### EXERCISE
Transcribe every record that appears below, exactly and in full.

>>>>>

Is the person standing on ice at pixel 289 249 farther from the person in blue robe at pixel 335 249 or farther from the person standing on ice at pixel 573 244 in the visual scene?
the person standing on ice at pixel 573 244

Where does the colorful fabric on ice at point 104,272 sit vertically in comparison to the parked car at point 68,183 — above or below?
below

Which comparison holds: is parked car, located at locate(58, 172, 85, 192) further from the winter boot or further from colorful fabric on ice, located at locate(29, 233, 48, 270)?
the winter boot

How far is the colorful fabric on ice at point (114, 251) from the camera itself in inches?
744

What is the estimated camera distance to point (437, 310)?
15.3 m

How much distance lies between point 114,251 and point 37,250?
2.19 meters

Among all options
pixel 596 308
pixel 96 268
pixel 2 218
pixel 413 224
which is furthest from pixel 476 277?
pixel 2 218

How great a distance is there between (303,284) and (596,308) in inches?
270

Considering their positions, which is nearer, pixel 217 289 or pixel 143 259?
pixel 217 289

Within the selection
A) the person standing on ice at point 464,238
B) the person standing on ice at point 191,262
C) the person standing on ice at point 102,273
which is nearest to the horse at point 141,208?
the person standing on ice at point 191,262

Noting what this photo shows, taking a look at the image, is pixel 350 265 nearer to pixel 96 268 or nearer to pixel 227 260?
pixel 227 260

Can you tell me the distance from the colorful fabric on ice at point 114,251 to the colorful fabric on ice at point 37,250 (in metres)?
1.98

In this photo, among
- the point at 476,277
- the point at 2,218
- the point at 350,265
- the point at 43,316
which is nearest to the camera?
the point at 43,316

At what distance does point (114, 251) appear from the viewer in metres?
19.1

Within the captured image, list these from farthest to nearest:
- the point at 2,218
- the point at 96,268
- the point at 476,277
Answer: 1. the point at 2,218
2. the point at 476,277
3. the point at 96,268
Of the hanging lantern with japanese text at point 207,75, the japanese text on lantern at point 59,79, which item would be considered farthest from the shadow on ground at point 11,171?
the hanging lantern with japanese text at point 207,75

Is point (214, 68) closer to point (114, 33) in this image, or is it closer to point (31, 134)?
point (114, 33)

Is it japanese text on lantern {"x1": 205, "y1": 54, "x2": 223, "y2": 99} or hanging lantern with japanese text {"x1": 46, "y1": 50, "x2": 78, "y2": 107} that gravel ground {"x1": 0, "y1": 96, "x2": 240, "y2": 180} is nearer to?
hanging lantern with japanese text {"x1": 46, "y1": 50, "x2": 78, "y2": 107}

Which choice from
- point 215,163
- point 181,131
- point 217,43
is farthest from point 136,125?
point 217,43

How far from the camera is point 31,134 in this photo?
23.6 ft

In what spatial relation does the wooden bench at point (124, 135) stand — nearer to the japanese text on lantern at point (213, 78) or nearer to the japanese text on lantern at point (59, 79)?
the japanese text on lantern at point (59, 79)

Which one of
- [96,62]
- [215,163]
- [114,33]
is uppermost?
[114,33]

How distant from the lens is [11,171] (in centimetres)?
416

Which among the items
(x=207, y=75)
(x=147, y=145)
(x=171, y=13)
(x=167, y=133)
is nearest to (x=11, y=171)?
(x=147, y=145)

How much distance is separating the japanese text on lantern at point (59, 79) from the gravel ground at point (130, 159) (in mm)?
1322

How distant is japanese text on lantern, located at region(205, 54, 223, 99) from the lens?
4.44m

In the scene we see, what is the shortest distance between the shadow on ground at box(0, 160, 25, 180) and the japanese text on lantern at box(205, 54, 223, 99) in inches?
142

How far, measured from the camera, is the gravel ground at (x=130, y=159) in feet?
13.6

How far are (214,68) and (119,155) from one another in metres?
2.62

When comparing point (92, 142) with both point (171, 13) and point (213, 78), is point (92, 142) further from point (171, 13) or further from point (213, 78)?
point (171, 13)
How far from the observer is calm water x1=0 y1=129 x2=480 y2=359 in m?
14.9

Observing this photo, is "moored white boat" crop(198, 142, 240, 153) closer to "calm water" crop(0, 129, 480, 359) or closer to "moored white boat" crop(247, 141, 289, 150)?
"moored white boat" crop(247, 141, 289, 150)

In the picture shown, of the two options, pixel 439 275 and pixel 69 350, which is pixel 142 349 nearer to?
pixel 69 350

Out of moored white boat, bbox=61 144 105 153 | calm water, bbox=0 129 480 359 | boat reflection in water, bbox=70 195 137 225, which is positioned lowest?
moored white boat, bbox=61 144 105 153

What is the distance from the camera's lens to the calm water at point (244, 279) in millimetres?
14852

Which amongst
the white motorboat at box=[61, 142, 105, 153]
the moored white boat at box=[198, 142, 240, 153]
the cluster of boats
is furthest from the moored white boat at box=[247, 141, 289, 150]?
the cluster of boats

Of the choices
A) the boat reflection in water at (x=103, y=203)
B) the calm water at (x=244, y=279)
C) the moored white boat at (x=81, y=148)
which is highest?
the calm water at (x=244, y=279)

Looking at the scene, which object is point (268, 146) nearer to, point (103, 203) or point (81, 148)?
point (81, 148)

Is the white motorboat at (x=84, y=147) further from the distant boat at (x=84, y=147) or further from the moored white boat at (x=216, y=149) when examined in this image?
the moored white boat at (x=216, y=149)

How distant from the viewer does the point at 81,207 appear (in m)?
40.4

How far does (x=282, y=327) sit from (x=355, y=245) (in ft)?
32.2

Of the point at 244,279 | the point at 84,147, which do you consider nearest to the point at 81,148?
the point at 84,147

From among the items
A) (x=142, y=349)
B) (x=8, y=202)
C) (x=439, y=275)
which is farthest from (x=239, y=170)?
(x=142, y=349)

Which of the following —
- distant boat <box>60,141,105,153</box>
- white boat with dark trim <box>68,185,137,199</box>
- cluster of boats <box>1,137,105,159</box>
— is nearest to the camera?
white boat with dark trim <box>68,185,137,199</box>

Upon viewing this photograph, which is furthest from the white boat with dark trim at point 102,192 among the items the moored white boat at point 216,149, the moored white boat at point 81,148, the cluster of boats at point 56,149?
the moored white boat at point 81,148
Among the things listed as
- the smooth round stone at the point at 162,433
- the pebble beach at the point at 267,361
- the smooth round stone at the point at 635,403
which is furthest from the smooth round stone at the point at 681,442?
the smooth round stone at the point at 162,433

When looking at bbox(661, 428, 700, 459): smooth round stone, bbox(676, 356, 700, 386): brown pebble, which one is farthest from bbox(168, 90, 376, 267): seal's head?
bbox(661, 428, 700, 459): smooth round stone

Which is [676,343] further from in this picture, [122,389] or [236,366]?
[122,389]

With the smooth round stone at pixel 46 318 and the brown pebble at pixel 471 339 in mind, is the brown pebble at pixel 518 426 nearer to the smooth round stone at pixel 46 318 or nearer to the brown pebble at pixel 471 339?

<<<<<

### RESPONSE
Is the person standing on ice at pixel 289 249 farther from the person in blue robe at pixel 335 249 or farther from the person standing on ice at pixel 573 244 in the visual scene?
the person standing on ice at pixel 573 244

Where does the colorful fabric on ice at point 104,272 sit vertically in comparison to the parked car at point 68,183 — above or below?
below

Which comparison holds: is parked car, located at locate(58, 172, 85, 192) further from the winter boot or further from colorful fabric on ice, located at locate(29, 233, 48, 270)?
the winter boot

How far is the colorful fabric on ice at point (114, 251) from the camera itself in inches?
744

What is the estimated camera distance to point (437, 310)?
15.3 m

How much distance lies between point 114,251 and point 37,250?
2.19 meters

Among all options
pixel 596 308
pixel 96 268
pixel 2 218
pixel 413 224
which is furthest from pixel 476 277?
pixel 2 218

How great a distance is there between (303,284) and (596,308) in inches?
270

Considering their positions, which is nearer, pixel 217 289 or pixel 143 259?
pixel 217 289

Within the selection
A) the person standing on ice at point 464,238
B) the person standing on ice at point 191,262
C) the person standing on ice at point 102,273
which is nearest to the horse at point 141,208?
the person standing on ice at point 191,262

Noting what this photo shows, taking a look at the image, is pixel 350 265 nearer to pixel 96 268 or nearer to pixel 227 260?
pixel 227 260

Can you tell me the distance from the colorful fabric on ice at point 114,251 to the colorful fabric on ice at point 37,250 (in metres)?
1.98

In this photo, among
- the point at 476,277
- the point at 2,218
- the point at 350,265
- the point at 43,316
which is nearest to the camera?
the point at 43,316

At what distance does point (114, 251) appear from the viewer in metres?
19.1

Within the captured image, list these from farthest to nearest:
- the point at 2,218
- the point at 96,268
- the point at 476,277
Answer: 1. the point at 2,218
2. the point at 476,277
3. the point at 96,268
Of the hanging lantern with japanese text at point 207,75, the japanese text on lantern at point 59,79, which item would be considered farthest from the shadow on ground at point 11,171?
the hanging lantern with japanese text at point 207,75

Is point (214, 68) closer to point (114, 33) in this image, or is it closer to point (31, 134)?
point (114, 33)

Is it japanese text on lantern {"x1": 205, "y1": 54, "x2": 223, "y2": 99} or hanging lantern with japanese text {"x1": 46, "y1": 50, "x2": 78, "y2": 107} that gravel ground {"x1": 0, "y1": 96, "x2": 240, "y2": 180} is nearer to?
hanging lantern with japanese text {"x1": 46, "y1": 50, "x2": 78, "y2": 107}

Which choice from
- point 215,163
- point 181,131
- point 217,43
is farthest from point 136,125?
point 217,43

How far from the camera is point 31,134 in this photo?
23.6 ft

In what spatial relation does the wooden bench at point (124, 135) stand — nearer to the japanese text on lantern at point (213, 78) or nearer to the japanese text on lantern at point (59, 79)?
the japanese text on lantern at point (59, 79)

Which one of
- [96,62]
- [215,163]
- [114,33]
is uppermost?
[114,33]

How distant from the lens is [11,171] (in centimetres)?
416

Which among the items
(x=207, y=75)
(x=147, y=145)
(x=171, y=13)
(x=167, y=133)
is nearest to (x=11, y=171)?
(x=147, y=145)

How much distance is separating the japanese text on lantern at point (59, 79) from the gravel ground at point (130, 159) (in mm)?
1322

How distant is japanese text on lantern, located at region(205, 54, 223, 99) from the lens?
4.44m

In the scene we see, what is the shortest distance between the shadow on ground at box(0, 160, 25, 180) and the japanese text on lantern at box(205, 54, 223, 99) in inches?
142

How far, measured from the camera, is the gravel ground at (x=130, y=159) in feet?
13.6

How far are (214,68) and (119,155) from one another in metres?
2.62

When comparing point (92, 142) with both point (171, 13) and point (213, 78), is point (92, 142) further from point (171, 13) or further from point (213, 78)?
point (171, 13)
How far from the observer is calm water x1=0 y1=129 x2=480 y2=359 in m?
14.9

Observing this photo, is "moored white boat" crop(198, 142, 240, 153) closer to "calm water" crop(0, 129, 480, 359) or closer to "moored white boat" crop(247, 141, 289, 150)?
"moored white boat" crop(247, 141, 289, 150)

In the picture shown, of the two options, pixel 439 275 and pixel 69 350, which is pixel 142 349 nearer to?
pixel 69 350

Out of moored white boat, bbox=61 144 105 153 | calm water, bbox=0 129 480 359 | boat reflection in water, bbox=70 195 137 225, which is positioned lowest?
moored white boat, bbox=61 144 105 153

What is the distance from the camera's lens to the calm water at point (244, 279) in millimetres?
14852

Which amongst
the white motorboat at box=[61, 142, 105, 153]
the moored white boat at box=[198, 142, 240, 153]
the cluster of boats
is furthest from the moored white boat at box=[247, 141, 289, 150]?
the cluster of boats

Of the choices
A) the boat reflection in water at (x=103, y=203)
B) the calm water at (x=244, y=279)
C) the moored white boat at (x=81, y=148)
which is highest?
the calm water at (x=244, y=279)

Looking at the scene, which object is point (268, 146) nearer to, point (103, 203) or point (81, 148)?
point (81, 148)

Is the white motorboat at (x=84, y=147) further from the distant boat at (x=84, y=147) or further from the moored white boat at (x=216, y=149) when examined in this image?
the moored white boat at (x=216, y=149)

How distant from the viewer does the point at 81,207 appear (in m)?
40.4

How far does (x=282, y=327) sit from (x=355, y=245) (in ft)?
32.2

Of the point at 244,279 | the point at 84,147, which do you consider nearest to the point at 81,148?
the point at 84,147

From among the items
A) (x=142, y=349)
B) (x=8, y=202)
C) (x=439, y=275)
which is farthest from (x=239, y=170)?
(x=142, y=349)

Which of the following —
- distant boat <box>60,141,105,153</box>
- white boat with dark trim <box>68,185,137,199</box>
- cluster of boats <box>1,137,105,159</box>
— is nearest to the camera?
white boat with dark trim <box>68,185,137,199</box>

Upon viewing this photograph, which is furthest from the white boat with dark trim at point 102,192 among the items the moored white boat at point 216,149, the moored white boat at point 81,148, the cluster of boats at point 56,149?
the moored white boat at point 81,148
Among the things listed as
- the smooth round stone at the point at 162,433
- the pebble beach at the point at 267,361
- the smooth round stone at the point at 635,403
which is furthest from the smooth round stone at the point at 681,442?
the smooth round stone at the point at 162,433

When looking at bbox(661, 428, 700, 459): smooth round stone, bbox(676, 356, 700, 386): brown pebble, which one is farthest from bbox(168, 90, 376, 267): seal's head?
bbox(661, 428, 700, 459): smooth round stone

Which is [676,343] further from in this picture, [122,389] or [236,366]?
[122,389]

With the smooth round stone at pixel 46 318 and the brown pebble at pixel 471 339 in mind, is the brown pebble at pixel 518 426 nearer to the smooth round stone at pixel 46 318 or nearer to the brown pebble at pixel 471 339?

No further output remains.